Nations typically publish GDP numbers in their own currency. To compare them you would have to convert them to a common base. Since the Brexit vote result has become known, the GBP has fallen to its lowest level since 1985. This would harm its ranking in a comparison like this.
A low pound is good for British exports and tourism to the UK, but harms British buying power of imported goods. If it's good or bad depends on your viewpoint, I guess.
> A low pound is good for British exports and tourism to the UK
Tourism perhaps, not that good for exports when we have to import all the stuff we use to make the exports and/or most of your exports are service based.
If 75% of the value of a good is from the imported raw materials and the rest is added by the processing applied in the UK then the remaining 25% benefits from the weaker Pound when the good is exported and the rest of is net unaffected by the change except to the extent that capital requirements effectively go up for the value of the intermediate goods in the supply line.
Absolutely but in the short term you have to buy your raw materials at a cost that is now much higher (temporarily) which can be a nasty shock for companies and something we've seen here.
All central banks continuously print money because they consider their currency "too strong" and say this will hurt exports.
At some point the exchange rate falls and suddenly no one is happy with it either. Recent examples are China, GB, Brazil, Venezuela.
The truth is - as with your comment - a surging/falling exchange rate is neither good nor bad. It has positive and negative effects and things will balance out.
Or to say it differently:
An exchange rate is never low, nor is it high, it is precisely where it should be. - Gandalf the Grey
If you print money, you are in control and you do it because you believe that you currency strength is harming your economy somehow: that's like a Sales because you want to get rid of stock to introduce a new model for example.

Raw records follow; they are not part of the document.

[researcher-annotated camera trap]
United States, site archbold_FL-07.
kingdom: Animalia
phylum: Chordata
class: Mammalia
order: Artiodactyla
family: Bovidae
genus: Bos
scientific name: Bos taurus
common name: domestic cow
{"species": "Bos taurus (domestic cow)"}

In this case the other countries are dumping GBP because they think the UK economy will become weaker. That would be like a Sales because your product is flopping.

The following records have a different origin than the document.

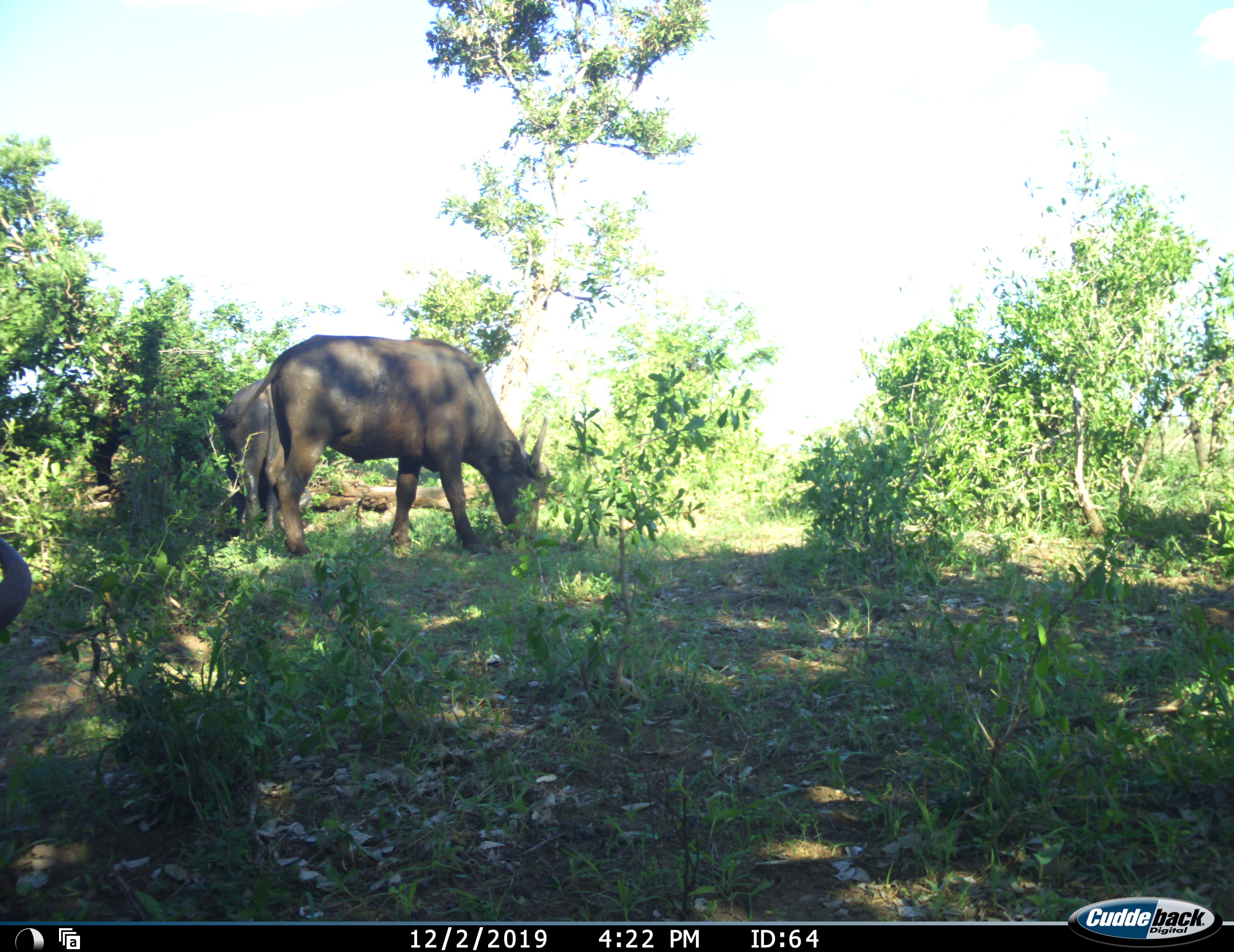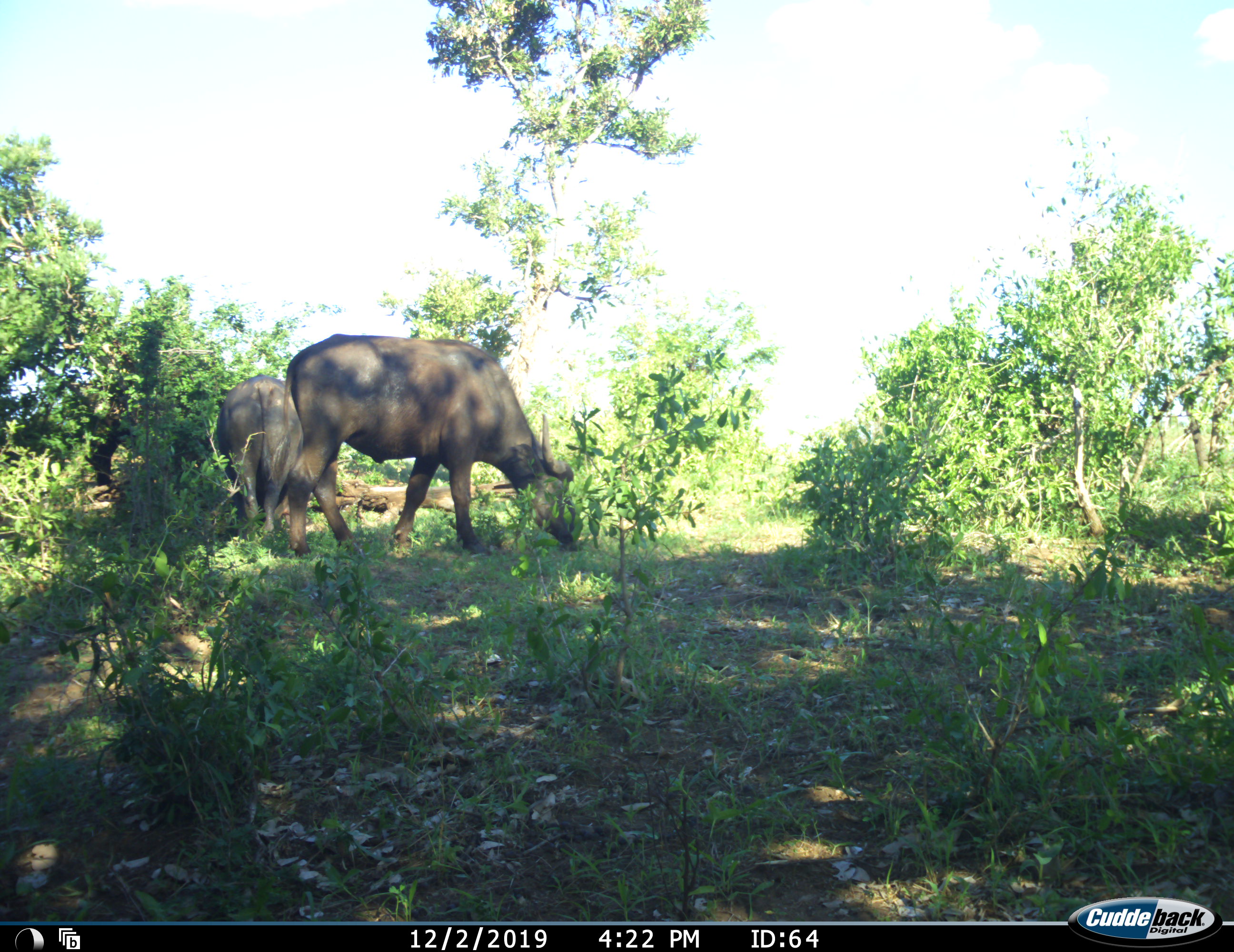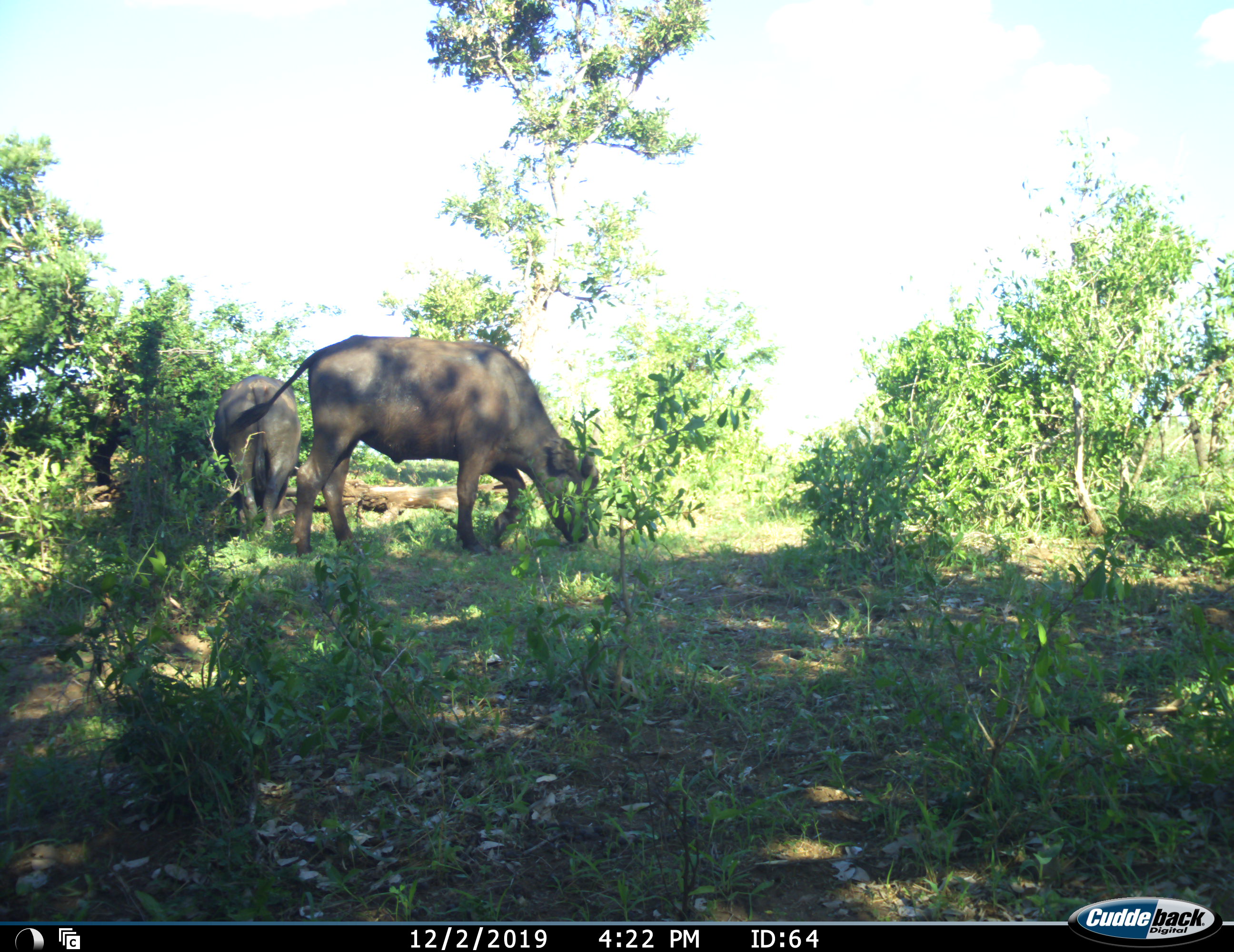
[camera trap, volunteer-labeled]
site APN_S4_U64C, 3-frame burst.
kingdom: Animalia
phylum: Chordata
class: Mammalia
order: Artiodactyla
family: Bovidae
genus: Syncerus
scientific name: Syncerus caffer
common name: african buffalo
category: buffalo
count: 3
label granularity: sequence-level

Same effect, difference cause. One is voluntary on the country/company term, the second is forced by the other actors of the market. The fall of the GBP is significant. The rest of the World is shorting the UK right now and that in itself can be what pushes the UK economy in danger zone.
Printing out money also increases the market cap of the currency; which means that people have more currency in their pockets.
Devaluation of a currency does not.
"That pattern is however a rather unbalanced one, the only sector of the economy that continued to grow was services up by 0.8%; agriculture, manufacturing production and construction all shrank."
What exactly about Brexit spurred this leap in the growth of yoga studios, burger chains, and Star Trek box office returns (A drop in the GBP, as it turns out, for the latter)? Because it seems like losses in everything else is pretty much what economists expected. Manufacturing declined despite a drop in the GBP.
I saw some news about price rises of various technological goods that are imported. That wasn't good news.
And all the news about how the pound has tanked against foreign currencies, which will eventually push up the cost of almost everything. The days in which physical UK exports were made out of commodities that aren't themselves imported are long gone.
Non-physical exports might fare better, but the news about banking and financials has been about how they're doing due diligence on moving to elsewhere in Europe, so that's bad news.
Sure, I've heard some positive news too, but I've heard a lot of negative news. How come you haven't?
The UK pound is down and as such the value of a lot of things in the UK is worth less expressed in US$. That doesn't mean there's a structural problem.
I don't think that anybody on the UK is disappointed as such, more just deeply cautious of any good news being taken too seriously - given that there is still literally no idea what the UK's geopolitical position will be like in two years.
A low pound is good for British exports and tourism to the UK, but harms British buying power of imported goods. If it's good or bad depends on your viewpoint, I guess.